ARTM implementation project for assignment at Skoltech uni

Subtasks to split between team members (you can edit the README to assign yourself):

Dataset parsing. You need to parse OpenCorpora dataset with and without lemmas (in the latter case you have to put the data through Mystem using some Python wrapper or by hand). You have to extract metadata as well in a convenient form. Sasha wanted to do that AFAIK.
EM algorithm for ARTM. I feel like doing that myself.
Implementing regularizers as subclasses of some unified "Regularizer" oracle with methods for regularizer function and its derivatives. Be aware that not all of them might be used in the result report.
- Smoothing regularization.
- Sparsing regularization.
- Combining smoothing and sparsing.
- Semi-supervised learning (??).
- Sparsing regularization of topic probabilities for the words.
- Elimination of insignificant topics.
- Covariance regularization for topics.
- Covariance regularization for documents.
- Coherence maximization.
- The classification regularizer (use meta-data as classes).
- Label regularization.
Implementing quality metrics (perplexity, sparsity, interpetability, coherence) and hold-out testing.
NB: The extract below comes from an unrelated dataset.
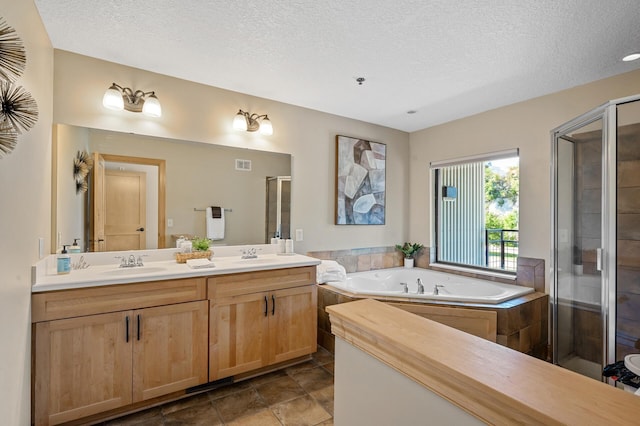 bathroom with a textured ceiling, vanity, and plus walk in shower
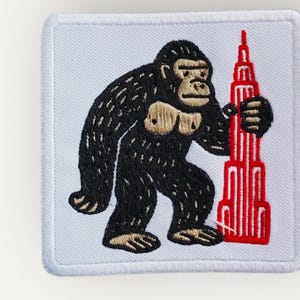 May include: A square embroidered patch with a white background and a white border. The design features a black gorilla with tan chest and hand details, standing next to a tall, red, multi-tiered skyscraper building illustration.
As Lempitsky said, we should choose one metric as the main one to compare different models. I feel like coherence might be the choice, correct me if I'm wrong.
Setting up several models each using a subclass of regularizers. Training and evaluating their quality.
Plotting and visual evaluation of models.
Benchmarking, comparison with BigARTM and gensim.
Final report, presentation. Marina wanted to prepare a report.